Song by the Beach Boys

from the album Endless Harmony Soundtrack
- Released: August 11, 1998
- Recorded: August 28–31, 1978 (unreleased Beach Boys Light Album version); October-November 1978 (First Love solo version)
- Length: 4:07
- Label: Capitol
- Songwriter(s): Mike Love
- Producer(s): Paul Fauerso

Licensed audio
- "Brian's Back" on YouTube

= Brian's Back (song) =

"Brian's Back" is a song by American rock band the Beach Boys that was recorded in two versions during the sessions for Love's unreleased solo album First Love and the Beach Boys' 1979 album L.A. (Light Album). Written by Mike Love and produced by Paul Fauerso, the song addresses the "Brian Is Back!" media campaign from 1976. The players on the First Love version included Carl Wilson, Ron Altbach, Dave Somerville, and Jerry Donahue. Following Brian Wilson's passing, Mike Love shared a tribute film by filmmaker Noven Jaisi—featuring the song—on his social media and at his live shows.

==Background and lyrics==
Mike Love wrote the song as a response to the "Brian Is Back!" publicity campaign that had surrounded Brian Wilson and the release of the group's 1976 album 15 Big Ones. Love wrote in his memoir,

Brian wasn't back. [...] But there was a time, early in the campaign, that I hoped Brian really was back, and there were times in the studio or even onstage when Brian would reconnect to the music and his voice would soar and he would hit the high notes as only Brian Wilson could. I would watch in amazement and get so emotional I'd have to choke back the tears.

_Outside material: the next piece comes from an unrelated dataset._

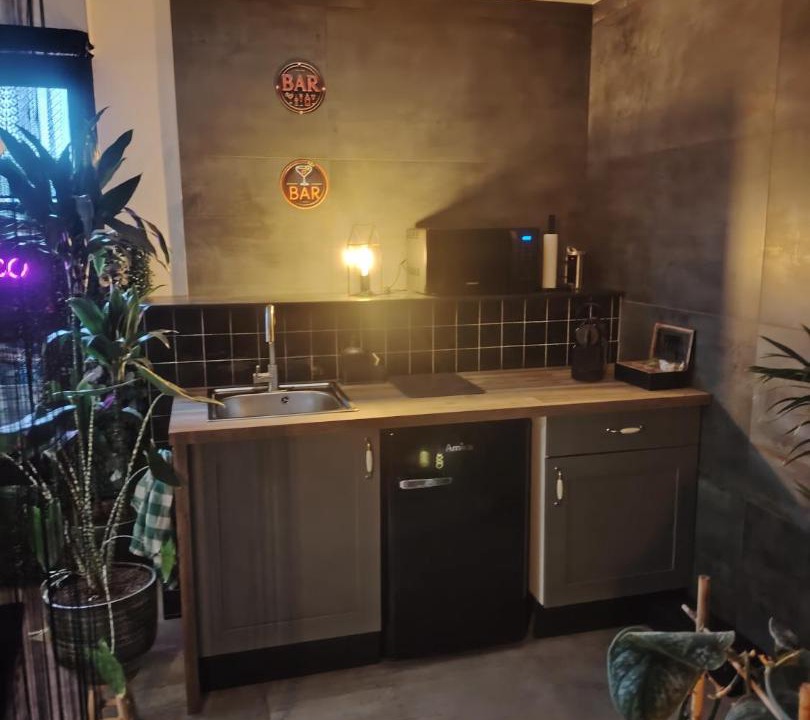 Photo of Others in La Gorgue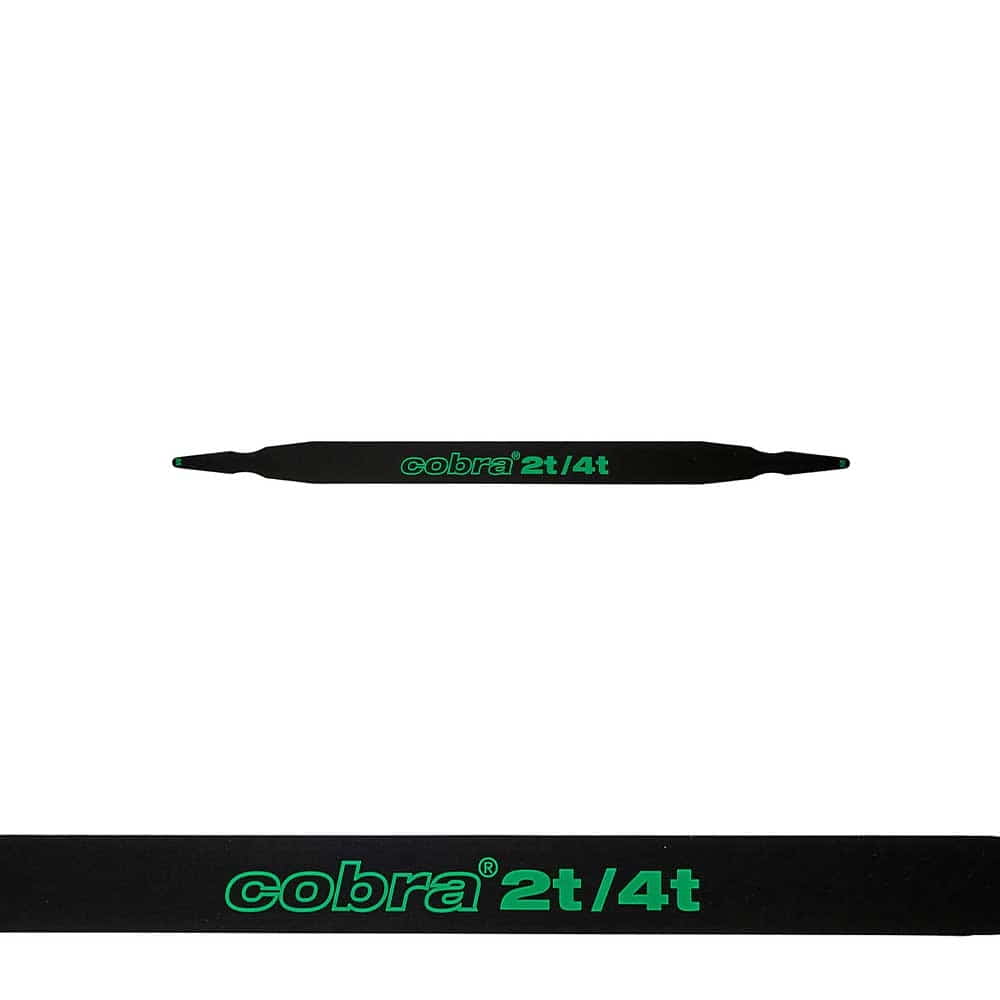cobra 2/4 t Expansion Insert M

I couldn't tell him how I felt, but I wrote this song instead, called "Brian's Back."

Besides his work with the Beach Boys and his side band Celebration, Love also recorded two solo albums in October and November 1978. First Love was produced by Love's Celebration collaborator Paul Fauerso and featured original songs by Love and vocals from cousin and Beach Boys bandmate Carl Wilson. Country Love was a country album produced by Al Perkins (a pedal steel guitarist formerly of The Flying Burrito Brothers and Manassas) and mostly featured original songs written by Love. Both albums were not released but were later bootlegged; Love later revisited and re-recorded several songs from First Love later in his solo career and with The Beach Boys.

Two versions of "Brian's Back" were recorded: a solo version (with a guest appearance from Carl) intended for First Love and a Beach Boys version, intended for their 1979 album L.A. (Light Album).

The lyrics contain references to "Fun, Fun, Fun", "I Get Around", "Good Vibrations", and Pet Sounds.

==Personnel==

Partial credits for Mike Love's solo version intended for the unreleased album First Love.
- Mike Love - lead vocals
- Carl Wilson - co-lead and additional vocals
- Paul Fauerso - vocals, producer
- Ron Altbach - vocals
- Dave Somerville - vocals
- Jerry Donahue - guitar

==Release==
"Brian's Back" was considered for inclusion on a Mike Love solo album, First Love, which was never released. Instead, the track was first released on the 1998 compilation Endless Harmony Soundtrack. In 2013, an alternate mix was included on the box set Made in California. The Beach Boys' version remains unreleased.